Buddhism and McMindfulness…

There is nothing mystical about meditation. It is a practical and helpful tool for self-improvement. It gets the woo-woo treatment big time, though, from the wannabe pandits and acharyas matching it up with ‘mindfulness’ and ‘lovingkindness’ for the big Buddhist-Christian one-two punch guaranteed to put McMindfulness in your sacred space and muesli in you breakfast nook. Did someone mention the New Age and/or Wellness communities?

Because that’s what Buddhism is, of course, to the average American and/or Western European, one of a dozen or two systems (dare I say ‘disciplines?) on tap to inspire you to the next level of awareness, sati, which is precisely the same word so often translated as ‘mindfulness’ for its salutary effect on the brain’s language centers. And at the same time, it also guarantees a course to be taught somewhere in the cool part of town, thereby guaranteeing the acceptance and continuance of such a tradition regardless of its intrinsic connection to Buddhism—or not.

Because, in the debate over just how much of Buddhism can be downloaded to the surrounding community without concern over cultural appropriation or misappropriation of intent and purpose, meditation is the one thing that definitely CAN be offloaded for the layman’s typical—even commercial—applications. Like yoga for Hindus, meditation is the one aspect of Buddhism which is truly universal, and which does NOT require a secret handshake. You simply follow certain techniques for certain effects.
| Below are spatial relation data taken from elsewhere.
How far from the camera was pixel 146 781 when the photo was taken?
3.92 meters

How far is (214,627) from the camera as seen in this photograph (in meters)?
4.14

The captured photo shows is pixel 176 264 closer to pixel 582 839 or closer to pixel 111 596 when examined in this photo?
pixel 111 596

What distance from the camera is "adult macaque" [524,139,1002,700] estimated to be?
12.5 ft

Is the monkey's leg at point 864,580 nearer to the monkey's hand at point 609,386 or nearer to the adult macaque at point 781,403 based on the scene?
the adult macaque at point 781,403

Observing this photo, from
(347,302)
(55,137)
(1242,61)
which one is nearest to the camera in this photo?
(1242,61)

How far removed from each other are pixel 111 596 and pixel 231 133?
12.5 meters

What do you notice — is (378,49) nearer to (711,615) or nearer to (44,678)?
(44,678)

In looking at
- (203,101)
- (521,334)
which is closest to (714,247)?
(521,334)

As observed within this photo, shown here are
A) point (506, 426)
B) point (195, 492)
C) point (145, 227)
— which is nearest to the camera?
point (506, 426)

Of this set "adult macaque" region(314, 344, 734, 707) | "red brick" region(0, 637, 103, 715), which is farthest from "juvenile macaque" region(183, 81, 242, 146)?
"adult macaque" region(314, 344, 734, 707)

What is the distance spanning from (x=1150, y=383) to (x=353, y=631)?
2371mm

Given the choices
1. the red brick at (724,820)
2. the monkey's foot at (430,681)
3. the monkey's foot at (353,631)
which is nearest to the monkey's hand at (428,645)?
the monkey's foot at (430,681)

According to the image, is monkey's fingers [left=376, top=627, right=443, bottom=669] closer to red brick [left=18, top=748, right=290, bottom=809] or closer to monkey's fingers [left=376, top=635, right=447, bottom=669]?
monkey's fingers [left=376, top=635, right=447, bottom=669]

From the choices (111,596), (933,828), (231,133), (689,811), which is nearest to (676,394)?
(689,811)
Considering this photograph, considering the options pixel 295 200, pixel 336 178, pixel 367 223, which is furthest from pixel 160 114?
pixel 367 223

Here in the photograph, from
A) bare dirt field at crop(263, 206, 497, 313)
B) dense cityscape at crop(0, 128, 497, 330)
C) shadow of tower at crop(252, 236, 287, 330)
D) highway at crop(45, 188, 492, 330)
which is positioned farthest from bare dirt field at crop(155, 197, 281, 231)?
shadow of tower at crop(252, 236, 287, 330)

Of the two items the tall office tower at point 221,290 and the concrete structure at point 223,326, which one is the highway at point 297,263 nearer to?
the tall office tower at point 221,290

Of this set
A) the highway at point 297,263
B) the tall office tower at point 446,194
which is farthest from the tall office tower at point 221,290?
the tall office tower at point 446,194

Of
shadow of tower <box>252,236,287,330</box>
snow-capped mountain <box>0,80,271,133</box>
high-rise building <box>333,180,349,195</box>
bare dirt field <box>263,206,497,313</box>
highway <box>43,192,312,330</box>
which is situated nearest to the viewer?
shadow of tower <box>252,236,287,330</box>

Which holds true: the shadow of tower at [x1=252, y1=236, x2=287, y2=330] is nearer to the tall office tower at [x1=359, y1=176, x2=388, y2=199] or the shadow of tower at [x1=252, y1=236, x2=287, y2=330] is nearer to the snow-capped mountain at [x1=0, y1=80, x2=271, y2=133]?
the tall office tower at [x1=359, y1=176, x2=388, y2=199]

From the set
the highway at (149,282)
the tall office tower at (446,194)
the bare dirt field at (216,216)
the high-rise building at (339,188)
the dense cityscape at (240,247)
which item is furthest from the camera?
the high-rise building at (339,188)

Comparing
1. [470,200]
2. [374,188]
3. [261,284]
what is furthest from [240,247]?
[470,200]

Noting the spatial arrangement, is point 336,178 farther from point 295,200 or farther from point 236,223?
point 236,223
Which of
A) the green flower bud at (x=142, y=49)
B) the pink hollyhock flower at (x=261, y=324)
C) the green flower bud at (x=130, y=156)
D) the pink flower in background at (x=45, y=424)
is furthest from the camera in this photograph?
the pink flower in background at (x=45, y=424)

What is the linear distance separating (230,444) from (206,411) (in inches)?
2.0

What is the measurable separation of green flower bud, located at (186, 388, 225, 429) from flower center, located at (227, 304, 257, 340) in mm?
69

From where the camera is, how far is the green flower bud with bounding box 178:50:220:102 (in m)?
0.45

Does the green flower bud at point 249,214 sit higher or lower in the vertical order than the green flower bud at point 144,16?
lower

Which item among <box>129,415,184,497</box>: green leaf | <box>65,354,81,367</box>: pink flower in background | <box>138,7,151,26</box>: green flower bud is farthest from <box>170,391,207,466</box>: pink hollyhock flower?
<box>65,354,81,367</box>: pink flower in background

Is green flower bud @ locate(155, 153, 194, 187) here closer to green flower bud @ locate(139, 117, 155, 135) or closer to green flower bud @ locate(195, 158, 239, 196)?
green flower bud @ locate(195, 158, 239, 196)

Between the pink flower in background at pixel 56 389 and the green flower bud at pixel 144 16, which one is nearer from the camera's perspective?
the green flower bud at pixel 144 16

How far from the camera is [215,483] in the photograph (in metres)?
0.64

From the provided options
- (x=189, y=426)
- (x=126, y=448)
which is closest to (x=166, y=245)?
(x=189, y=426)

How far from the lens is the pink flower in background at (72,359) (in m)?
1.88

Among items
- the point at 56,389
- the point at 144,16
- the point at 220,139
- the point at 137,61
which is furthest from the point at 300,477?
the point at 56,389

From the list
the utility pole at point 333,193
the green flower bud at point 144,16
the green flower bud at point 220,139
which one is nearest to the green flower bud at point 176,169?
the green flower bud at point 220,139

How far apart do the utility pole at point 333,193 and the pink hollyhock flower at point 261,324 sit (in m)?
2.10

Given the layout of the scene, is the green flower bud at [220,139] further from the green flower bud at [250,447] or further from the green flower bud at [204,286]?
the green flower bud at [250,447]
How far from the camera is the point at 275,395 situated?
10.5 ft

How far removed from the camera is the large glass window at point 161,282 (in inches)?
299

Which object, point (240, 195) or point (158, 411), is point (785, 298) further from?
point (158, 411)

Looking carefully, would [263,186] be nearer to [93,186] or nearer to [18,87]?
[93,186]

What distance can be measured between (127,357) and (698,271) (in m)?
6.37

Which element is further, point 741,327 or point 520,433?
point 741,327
The names can be confusing and causes and effects can be conflated and even reversed, such that one technique is called by its desired effect, but the techniques are generally similar, just sit down, STFU, and concentrate—on not much, either some one thing internally or the whole broad spectrum externally. Some techniques uses mantras, as made famous by Maharishi Mahesh Yogi’s Transcendental Meditation™ (pun intended), but many Theravada Buddhists simply repeat the name “Buddho, Buddho, Buddho.”

As Carlos Castaneda’s Don Juan character often said: “Stop the internal dialogue.” When that happens, then you have returned to proto-consciousness and thereby recover something which you had lost with language, sati and samadhi, awareness and concentration (one-pointedness). In the process, then, you will hopefully receive samatha, calmness, or vipassana, insight, but the technique is similar. What you do with it is up to you. Being nice to people is always a good place to start.